• Tasks to carry out:
1/ How would you translate this sentence from the Labcast summary on churn into Spanish: "Often times, a high churn rate is the result of poor customer engagement."
2/ According to the Labcast summary on churn, why should a company keep the conversation going with customers, even unhappy ones?

**** Selected excerpt ****

Sales

Labcast: Stop Fueling High Churn Rates and Start Focusing on Customer Engagement

June 20, 2013

Struggling with high churn rates? It might be time to pump up your customer engagement.

Customer retention is a common struggle for expansion SaaS companies and often times, it’s simply the nature of the expansion beast. However, that doesn’t mean you should give up on customer engagement.
In this week’s Labcast, Lincoln Murphy identifies why you might be falling into high churn rates and offers tips and tactics for retaining high-quality customers.

Key Takeaways

  •  What is churn? It’s the amount of customers and in turn, revenue, you lose within a timeframe. [0:50]
  • Customer quality over quantity: It’s natural for an expansion company to have a high churn rate at first. Focus on what you can control: Retaining high-quality customers. [2:10]
  • Engagement is key. Often times, a high churn rate is the result of poor customer engagement. [6:30]
  • Develop a customer success map. Successful engagement varies from company to company. Sit down and pinpoint what success means to your customer. [15:00]
  • The seeds of churn are often planted early. Mismanaging expectations during the sales process leads to a high churn rate later on. [9:15]
  • Keep the conversation going. Even an unsatisfied customer can offer valuable insight into your product and service. [11:20]

“If you’re just sort of product-centric and function-centric, you’re not going to really take into consideration how an actual type of user out there, at an actual company, would come into the product. You might be, almost developing in a vacuum”

**** Information shown ****

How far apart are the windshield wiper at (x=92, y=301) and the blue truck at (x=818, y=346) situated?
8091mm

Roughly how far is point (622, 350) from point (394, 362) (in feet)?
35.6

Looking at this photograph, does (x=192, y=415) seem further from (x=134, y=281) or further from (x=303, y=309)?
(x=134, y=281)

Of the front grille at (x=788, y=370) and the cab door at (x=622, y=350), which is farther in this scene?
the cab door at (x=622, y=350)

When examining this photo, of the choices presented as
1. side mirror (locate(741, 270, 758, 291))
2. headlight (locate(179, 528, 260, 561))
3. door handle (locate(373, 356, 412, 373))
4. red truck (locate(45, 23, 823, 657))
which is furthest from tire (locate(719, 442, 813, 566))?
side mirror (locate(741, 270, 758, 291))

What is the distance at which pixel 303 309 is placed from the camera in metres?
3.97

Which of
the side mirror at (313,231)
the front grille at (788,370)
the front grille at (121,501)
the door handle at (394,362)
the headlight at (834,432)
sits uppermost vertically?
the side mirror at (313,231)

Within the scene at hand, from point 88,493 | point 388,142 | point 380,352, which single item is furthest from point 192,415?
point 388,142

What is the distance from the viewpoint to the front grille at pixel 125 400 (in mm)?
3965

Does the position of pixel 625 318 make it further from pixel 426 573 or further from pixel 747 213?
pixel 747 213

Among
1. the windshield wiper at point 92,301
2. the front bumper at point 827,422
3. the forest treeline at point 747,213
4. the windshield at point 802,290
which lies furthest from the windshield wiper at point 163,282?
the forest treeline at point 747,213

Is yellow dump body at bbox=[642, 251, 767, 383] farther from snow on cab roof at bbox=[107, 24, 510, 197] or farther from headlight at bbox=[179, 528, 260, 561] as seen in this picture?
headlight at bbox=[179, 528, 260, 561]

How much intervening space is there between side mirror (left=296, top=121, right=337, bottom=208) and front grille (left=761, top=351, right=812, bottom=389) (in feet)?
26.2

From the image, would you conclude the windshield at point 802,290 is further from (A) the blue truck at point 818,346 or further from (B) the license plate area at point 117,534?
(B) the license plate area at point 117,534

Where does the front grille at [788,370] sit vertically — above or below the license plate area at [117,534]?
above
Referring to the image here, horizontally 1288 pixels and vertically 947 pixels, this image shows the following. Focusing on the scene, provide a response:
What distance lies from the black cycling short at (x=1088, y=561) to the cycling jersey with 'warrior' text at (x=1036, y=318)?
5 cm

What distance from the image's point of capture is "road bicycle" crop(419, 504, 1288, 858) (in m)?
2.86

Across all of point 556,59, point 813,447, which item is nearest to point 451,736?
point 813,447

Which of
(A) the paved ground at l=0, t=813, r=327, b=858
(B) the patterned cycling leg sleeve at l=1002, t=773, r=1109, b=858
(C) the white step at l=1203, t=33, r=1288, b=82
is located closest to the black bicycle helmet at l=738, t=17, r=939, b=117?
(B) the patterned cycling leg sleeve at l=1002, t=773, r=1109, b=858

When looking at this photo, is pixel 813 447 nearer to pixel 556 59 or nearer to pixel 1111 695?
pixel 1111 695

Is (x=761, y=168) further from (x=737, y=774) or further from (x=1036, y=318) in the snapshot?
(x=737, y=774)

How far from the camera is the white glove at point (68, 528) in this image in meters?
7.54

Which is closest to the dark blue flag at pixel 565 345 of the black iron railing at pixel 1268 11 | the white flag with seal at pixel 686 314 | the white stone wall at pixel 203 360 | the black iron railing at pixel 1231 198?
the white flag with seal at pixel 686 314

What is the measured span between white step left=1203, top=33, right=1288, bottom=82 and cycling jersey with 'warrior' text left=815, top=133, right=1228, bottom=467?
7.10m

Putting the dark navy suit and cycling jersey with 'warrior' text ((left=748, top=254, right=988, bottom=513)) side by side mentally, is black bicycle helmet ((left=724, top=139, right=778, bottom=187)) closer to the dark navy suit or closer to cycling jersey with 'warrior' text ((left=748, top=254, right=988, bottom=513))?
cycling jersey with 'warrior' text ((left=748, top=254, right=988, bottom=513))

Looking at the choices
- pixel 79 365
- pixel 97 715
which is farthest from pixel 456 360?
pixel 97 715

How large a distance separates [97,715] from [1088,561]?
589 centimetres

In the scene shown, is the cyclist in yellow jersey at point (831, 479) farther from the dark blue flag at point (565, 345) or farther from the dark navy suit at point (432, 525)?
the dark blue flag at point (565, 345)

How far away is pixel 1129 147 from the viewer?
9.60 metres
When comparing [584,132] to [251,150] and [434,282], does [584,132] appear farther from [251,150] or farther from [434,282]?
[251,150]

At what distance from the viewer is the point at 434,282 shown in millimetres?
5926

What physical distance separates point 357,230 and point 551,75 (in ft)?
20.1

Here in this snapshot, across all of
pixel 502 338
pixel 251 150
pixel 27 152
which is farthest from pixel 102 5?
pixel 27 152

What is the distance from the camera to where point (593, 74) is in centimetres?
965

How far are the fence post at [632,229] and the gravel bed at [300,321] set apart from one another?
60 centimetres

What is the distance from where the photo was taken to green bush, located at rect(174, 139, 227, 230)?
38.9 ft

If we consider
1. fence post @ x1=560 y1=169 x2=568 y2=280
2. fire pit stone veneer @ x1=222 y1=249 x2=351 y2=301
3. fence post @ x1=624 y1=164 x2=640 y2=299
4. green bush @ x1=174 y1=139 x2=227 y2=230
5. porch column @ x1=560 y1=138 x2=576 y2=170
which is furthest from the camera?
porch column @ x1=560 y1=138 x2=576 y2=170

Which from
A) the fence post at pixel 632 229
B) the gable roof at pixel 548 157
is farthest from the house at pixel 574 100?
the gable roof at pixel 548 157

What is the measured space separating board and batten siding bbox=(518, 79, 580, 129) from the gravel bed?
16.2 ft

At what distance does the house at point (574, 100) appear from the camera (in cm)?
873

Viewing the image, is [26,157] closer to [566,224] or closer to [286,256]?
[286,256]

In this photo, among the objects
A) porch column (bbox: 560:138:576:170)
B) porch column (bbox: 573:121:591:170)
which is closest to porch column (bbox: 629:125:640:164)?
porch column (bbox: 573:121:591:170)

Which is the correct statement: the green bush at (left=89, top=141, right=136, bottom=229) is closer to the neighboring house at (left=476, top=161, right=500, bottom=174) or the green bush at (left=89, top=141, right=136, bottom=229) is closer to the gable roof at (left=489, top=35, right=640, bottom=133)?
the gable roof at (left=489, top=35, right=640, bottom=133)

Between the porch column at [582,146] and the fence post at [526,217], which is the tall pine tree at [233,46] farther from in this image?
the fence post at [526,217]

****

• Task responses:
1/ A menudo, una alta tasa de abandono de clientes es el resultado de una interacción deficiente con ellos.

2/ Even an unsatisfied customer can offer valuable insight into the company's product and service.